Ending a five-year moratorium, the Trump administration Wednesday took a first step toward opening 1.6 million acres of California public land to fracking and conventional oil drilling, triggering alarm bells among environmentalists.
The U.S. Bureau of Land Management said it’s considering new oil and natural gas leases on BLM-managed lands in Fresno, San Luis Obispo and six other San Joaquin Valley and Central Coast counties. Meanwhile, activists in San Luis Obispo are pushing a ballot measure this fall to ban fracking and new oil exploration in the county.
If BLM goes ahead with the plan, it would mark the first time since 2013 that the agency has issued a new lease for oil or gas exploration in California, according to the Center for Biological Diversity, which immediately vowed to fight the move. California is the nation’s fourth largest oil-producing state, after Texas, North Dakota and Alaska, with much of the production concentrated in the southern San Joaquin Valley and Southern California.

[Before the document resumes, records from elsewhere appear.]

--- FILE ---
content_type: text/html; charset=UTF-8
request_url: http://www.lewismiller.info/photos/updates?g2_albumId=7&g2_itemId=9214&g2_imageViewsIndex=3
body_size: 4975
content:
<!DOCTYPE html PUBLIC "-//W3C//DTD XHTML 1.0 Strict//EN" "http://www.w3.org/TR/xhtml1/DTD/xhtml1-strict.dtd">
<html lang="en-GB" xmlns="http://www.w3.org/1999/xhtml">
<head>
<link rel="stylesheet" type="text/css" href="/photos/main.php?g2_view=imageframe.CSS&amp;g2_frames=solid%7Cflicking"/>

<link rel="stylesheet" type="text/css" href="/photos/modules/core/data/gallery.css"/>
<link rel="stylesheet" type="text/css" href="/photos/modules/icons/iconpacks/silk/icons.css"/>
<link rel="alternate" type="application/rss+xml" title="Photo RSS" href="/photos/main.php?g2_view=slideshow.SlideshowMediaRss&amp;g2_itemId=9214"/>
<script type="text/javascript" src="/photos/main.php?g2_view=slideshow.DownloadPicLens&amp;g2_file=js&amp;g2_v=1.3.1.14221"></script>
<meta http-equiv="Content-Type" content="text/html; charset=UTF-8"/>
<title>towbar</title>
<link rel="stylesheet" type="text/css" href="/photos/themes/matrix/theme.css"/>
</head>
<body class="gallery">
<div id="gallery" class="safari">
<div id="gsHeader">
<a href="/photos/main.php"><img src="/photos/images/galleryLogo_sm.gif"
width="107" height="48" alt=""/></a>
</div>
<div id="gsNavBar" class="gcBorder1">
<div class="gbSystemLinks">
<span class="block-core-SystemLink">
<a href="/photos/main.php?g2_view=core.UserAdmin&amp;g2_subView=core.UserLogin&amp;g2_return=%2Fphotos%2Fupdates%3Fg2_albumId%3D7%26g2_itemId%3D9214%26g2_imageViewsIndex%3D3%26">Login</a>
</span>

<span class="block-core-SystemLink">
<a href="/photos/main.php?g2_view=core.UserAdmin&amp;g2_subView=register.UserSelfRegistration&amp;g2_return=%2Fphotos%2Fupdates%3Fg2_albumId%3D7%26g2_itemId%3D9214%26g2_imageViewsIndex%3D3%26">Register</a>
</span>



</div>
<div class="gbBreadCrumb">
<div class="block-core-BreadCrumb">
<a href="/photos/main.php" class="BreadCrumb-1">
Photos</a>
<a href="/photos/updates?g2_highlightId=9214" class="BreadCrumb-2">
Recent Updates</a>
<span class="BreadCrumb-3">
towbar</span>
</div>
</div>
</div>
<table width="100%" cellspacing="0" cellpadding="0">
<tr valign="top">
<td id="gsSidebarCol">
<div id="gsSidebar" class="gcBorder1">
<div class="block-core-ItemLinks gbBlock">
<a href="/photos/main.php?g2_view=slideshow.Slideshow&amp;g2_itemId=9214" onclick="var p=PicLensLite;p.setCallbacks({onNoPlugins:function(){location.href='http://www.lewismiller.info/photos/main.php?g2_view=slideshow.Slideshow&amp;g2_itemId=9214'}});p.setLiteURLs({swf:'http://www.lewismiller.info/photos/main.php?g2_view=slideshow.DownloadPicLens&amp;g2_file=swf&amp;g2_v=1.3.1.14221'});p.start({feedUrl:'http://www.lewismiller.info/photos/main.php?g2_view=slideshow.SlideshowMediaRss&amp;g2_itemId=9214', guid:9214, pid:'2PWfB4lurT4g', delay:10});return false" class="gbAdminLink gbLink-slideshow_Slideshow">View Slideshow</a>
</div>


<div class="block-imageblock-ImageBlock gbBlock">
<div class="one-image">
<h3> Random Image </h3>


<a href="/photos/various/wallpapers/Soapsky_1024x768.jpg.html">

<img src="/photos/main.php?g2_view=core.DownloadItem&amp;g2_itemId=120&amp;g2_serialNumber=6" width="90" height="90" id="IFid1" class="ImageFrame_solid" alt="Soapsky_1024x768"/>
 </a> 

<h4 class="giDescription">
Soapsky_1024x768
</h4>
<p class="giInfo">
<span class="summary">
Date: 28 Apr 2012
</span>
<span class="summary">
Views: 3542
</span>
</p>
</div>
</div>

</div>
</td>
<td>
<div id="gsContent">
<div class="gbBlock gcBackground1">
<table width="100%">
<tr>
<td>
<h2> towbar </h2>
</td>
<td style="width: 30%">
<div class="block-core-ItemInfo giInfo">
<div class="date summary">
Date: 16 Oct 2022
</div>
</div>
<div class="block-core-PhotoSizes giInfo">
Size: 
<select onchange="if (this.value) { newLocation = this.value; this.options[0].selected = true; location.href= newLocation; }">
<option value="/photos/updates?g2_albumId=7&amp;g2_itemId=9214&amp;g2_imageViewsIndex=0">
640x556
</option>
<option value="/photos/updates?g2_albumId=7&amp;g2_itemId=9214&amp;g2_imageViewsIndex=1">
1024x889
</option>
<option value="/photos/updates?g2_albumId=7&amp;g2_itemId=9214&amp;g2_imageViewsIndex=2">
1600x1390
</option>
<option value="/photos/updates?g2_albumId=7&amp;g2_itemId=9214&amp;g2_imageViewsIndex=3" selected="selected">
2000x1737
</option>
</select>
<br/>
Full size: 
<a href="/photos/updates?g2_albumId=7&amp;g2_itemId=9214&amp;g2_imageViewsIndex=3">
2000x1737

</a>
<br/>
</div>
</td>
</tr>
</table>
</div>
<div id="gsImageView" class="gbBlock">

The Trump administration is trying to “sell off our public lands again,” said Clare Lakewood, a senior attorney with the Center for Biological Diversity in San Francisco. The federal government oversees about 15 million acres of public lands in California, and leases some of them for private use by contractors.
Lakewood said environmentalists are particularly concerned about the possibility of a big increase in hydraulic fracturing, or fracking, the controversial process of extracting oil or gas by injecting chemicals or other liquids into subterranean rocks. The notice released Wednesday by the BLM, which allows for 30 days of public comment, specifically seeks “public input on issues and planning criteria related to hydraulic fracturing.”
Environmentalists say fracking can contaminate groundwater and increase earthquake risks, and they’ve called on Gov. Jerry Brown to ban the practice. The energy industry says there’s no evidence of environmental harm from fracking. The U.S. Geological Survey says that, when “conducted properly,” poses little risk to groundwater.
Kara Siepmann of the Western States Petroleum Association, the leading oil lobby in California, said the association is “supportive of BLM beginning the comprehensive evaluation and scoping process of federal lands in California.” Rock Zierman of the California Independent Petroleum Association, whose members include smaller oil companies, said expanded production could reduce the state’s growing dependence on imported oil.
Although Brown has allowed fracking to continue, the Legislature has passed a law that requires energy producers to get additional permitting if they practice fracking. And earlier this year, when the Trump administration began the process of repealing all federal regulations of fracking, California Attorney General Xavier Becerra sued the administration.
Fracking has become a hot-button issue in particular in San Luis Obispo County, where county supervisors placed a measure on the November ballot that would ban new oil wells and new fracking operations in unincorporated regions of the county.
The measure’s leading proponent, Charles Varni of the Coalition to Protect San Luis Obispo County, said he was angered to hear of the Bureau of Land Management’s decision, which would affect pockets of land throughout the county but primarily in the eastern and northwestern areas.
“We don’t want to see any expansion of oil and gas extraction in San Luis Obispo County,” he said. “We want to protect our groundwater resources for higher uses.”
A relatively small amount of oil is produced on private land in the Price Canyon area of San Luis Obispo County.
Varni acknowledged that his ballot measure, if passed by voters, would have no impact on energy production on federally-managed lands.
According to the Center for Biological Diversity, the federal government hasn’t opened any new energy leases in California since 2013, when a federal judge ruled the Bureau of Land Management violated federal environmental laws by issuing oil leases in Monterey County without studying the impact of fracking.